- PROBLEM REQUIREMENTS -
The full listing, reproduced exactly, is what the response must contain.

- INPUT RECORDS -

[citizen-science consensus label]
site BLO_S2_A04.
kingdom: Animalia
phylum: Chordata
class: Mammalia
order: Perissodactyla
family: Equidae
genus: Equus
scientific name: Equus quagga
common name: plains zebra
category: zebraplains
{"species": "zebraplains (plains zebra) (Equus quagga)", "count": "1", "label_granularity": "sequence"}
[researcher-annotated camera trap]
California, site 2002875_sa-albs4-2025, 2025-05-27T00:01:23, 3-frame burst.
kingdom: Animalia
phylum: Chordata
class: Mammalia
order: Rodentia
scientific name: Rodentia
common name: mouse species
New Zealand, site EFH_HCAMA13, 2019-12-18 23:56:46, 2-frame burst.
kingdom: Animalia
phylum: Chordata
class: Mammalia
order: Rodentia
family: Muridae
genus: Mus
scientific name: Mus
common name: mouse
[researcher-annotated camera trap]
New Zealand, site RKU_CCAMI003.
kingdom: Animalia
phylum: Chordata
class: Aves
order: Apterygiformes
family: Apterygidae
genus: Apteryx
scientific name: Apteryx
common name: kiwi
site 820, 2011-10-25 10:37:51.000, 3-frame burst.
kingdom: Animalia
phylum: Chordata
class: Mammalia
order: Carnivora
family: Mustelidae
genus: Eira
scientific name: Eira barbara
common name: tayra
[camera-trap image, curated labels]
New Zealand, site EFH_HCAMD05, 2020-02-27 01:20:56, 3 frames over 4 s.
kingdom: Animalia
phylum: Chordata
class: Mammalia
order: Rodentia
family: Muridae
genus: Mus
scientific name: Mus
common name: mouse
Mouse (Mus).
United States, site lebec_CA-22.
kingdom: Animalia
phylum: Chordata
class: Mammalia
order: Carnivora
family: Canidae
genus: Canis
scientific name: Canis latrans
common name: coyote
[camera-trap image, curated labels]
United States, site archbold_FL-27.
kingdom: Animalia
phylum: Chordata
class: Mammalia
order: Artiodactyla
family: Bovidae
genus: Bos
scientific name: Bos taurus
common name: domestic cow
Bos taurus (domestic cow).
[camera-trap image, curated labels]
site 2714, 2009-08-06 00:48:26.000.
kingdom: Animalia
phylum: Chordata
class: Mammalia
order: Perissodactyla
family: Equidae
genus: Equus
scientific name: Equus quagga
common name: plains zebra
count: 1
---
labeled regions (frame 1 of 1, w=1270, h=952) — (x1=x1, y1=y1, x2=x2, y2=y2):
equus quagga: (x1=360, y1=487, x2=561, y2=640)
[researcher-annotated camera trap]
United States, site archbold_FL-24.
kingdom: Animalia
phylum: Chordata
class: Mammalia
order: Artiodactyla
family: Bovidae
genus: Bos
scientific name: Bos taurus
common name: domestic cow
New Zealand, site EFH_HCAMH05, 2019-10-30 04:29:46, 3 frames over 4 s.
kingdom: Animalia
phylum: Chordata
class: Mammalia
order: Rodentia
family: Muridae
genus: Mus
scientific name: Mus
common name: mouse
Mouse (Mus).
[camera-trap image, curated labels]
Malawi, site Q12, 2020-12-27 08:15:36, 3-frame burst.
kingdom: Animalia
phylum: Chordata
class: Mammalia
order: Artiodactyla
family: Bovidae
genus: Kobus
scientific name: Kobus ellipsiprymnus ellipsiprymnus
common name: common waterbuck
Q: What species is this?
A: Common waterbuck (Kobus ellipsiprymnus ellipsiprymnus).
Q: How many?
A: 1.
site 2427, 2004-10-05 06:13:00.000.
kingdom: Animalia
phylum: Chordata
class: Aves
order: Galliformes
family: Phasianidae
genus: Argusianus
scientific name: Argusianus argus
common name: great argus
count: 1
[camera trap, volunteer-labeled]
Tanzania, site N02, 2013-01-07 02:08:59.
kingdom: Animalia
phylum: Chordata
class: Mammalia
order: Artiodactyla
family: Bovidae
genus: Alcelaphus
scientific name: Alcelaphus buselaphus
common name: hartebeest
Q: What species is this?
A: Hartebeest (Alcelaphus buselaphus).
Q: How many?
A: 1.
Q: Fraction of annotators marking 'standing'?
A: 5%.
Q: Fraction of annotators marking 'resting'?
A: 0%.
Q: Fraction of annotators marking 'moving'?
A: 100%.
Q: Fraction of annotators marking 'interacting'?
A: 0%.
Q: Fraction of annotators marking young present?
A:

- THE COMPLETED TASK -
[citizen-science consensus label]
site BLO_S2_A04.
kingdom: Animalia
phylum: Chordata
class: Mammalia
order: Perissodactyla
family: Equidae
genus: Equus
scientific name: Equus quagga
common name: plains zebra
category: zebraplains
{"species": "zebraplains (plains zebra) (Equus quagga)", "count": "1", "label_granularity": "sequence"}
[researcher-annotated camera trap]
California, site 2002875_sa-albs4-2025, 2025-05-27T00:01:23, 3-frame burst.
kingdom: Animalia
phylum: Chordata
class: Mammalia
order: Rodentia
scientific name: Rodentia
common name: mouse species
New Zealand, site EFH_HCAMA13, 2019-12-18 23:56:46, 2-frame burst.
kingdom: Animalia
phylum: Chordata
class: Mammalia
order: Rodentia
family: Muridae
genus: Mus
scientific name: Mus
common name: mouse
[researcher-annotated camera trap]
New Zealand, site RKU_CCAMI003.
kingdom: Animalia
phylum: Chordata
class: Aves
order: Apterygiformes
family: Apterygidae
genus: Apteryx
scientific name: Apteryx
common name: kiwi
site 820, 2011-10-25 10:37:51.000, 3-frame burst.
kingdom: Animalia
phylum: Chordata
class: Mammalia
order: Carnivora
family: Mustelidae
genus: Eira
scientific name: Eira barbara
common name: tayra
[camera-trap image, curated labels]
New Zealand, site EFH_HCAMD05, 2020-02-27 01:20:56, 3 frames over 4 s.
kingdom: Animalia
phylum: Chordata
class: Mammalia
order: Rodentia
family: Muridae
genus: Mus
scientific name: Mus
common name: mouse
Mouse (Mus).
United States, site lebec_CA-22.
kingdom: Animalia
phylum: Chordata
class: Mammalia
order: Carnivora
family: Canidae
genus: Canis
scientific name: Canis latrans
common name: coyote
[camera-trap image, curated labels]
United States, site archbold_FL-27.
kingdom: Animalia
phylum: Chordata
class: Mammalia
order: Artiodactyla
family: Bovidae
genus: Bos
scientific name: Bos taurus
common name: domestic cow
Bos taurus (domestic cow).
[camera-trap image, curated labels]
site 2714, 2009-08-06 00:48:26.000.
kingdom: Animalia
phylum: Chordata
class: Mammalia
order: Perissodactyla
family: Equidae
genus: Equus
scientific name: Equus quagga
common name: plains zebra
count: 1
---
labeled regions (frame 1 of 1, w=1270, h=952) — (x1=x1, y1=y1, x2=x2, y2=y2):
equus quagga: (x1=360, y1=487, x2=561, y2=640)
[researcher-annotated camera trap]
United States, site archbold_FL-24.
kingdom: Animalia
phylum: Chordata
class: Mammalia
order: Artiodactyla
family: Bovidae
genus: Bos
scientific name: Bos taurus
common name: domestic cow
New Zealand, site EFH_HCAMH05, 2019-10-30 04:29:46, 3 frames over 4 s.
kingdom: Animalia
phylum: Chordata
class: Mammalia
order: Rodentia
family: Muridae
genus: Mus
scientific name: Mus
common name: mouse
Mouse (Mus).
[camera-trap image, curated labels]
Malawi, site Q12, 2020-12-27 08:15:36, 3-frame burst.
kingdom: Animalia
phylum: Chordata
class: Mammalia
order: Artiodactyla
family: Bovidae
genus: Kobus
scientific name: Kobus ellipsiprymnus ellipsiprymnus
common name: common waterbuck
Q: What species is this?
A: Common waterbuck (Kobus ellipsiprymnus ellipsiprymnus).
Q: How many?
A: 1.
site 2427, 2004-10-05 06:13:00.000.
kingdom: Animalia
phylum: Chordata
class: Aves
order: Galliformes
family: Phasianidae
genus: Argusianus
scientific name: Argusianus argus
common name: great argus
count: 1
[camera trap, volunteer-labeled]
Tanzania, site N02, 2013-01-07 02:08:59.
kingdom: Animalia
phylum: Chordata
class: Mammalia
order: Artiodactyla
family: Bovidae
genus: Alcelaphus
scientific name: Alcelaphus buselaphus
common name: hartebeest
Q: What species is this?
A: Hartebeest (Alcelaphus buselaphus).
Q: How many?
A: 1.
Q: Fraction of annotators marking 'standing'?
A: 5%.
Q: Fraction of annotators marking 'resting'?
A: 0%.
Q: Fraction of annotators marking 'moving'?
A: 100%.
Q: Fraction of annotators marking 'interacting'?
A: 0%.
Q: Fraction of annotators marking young present?
A:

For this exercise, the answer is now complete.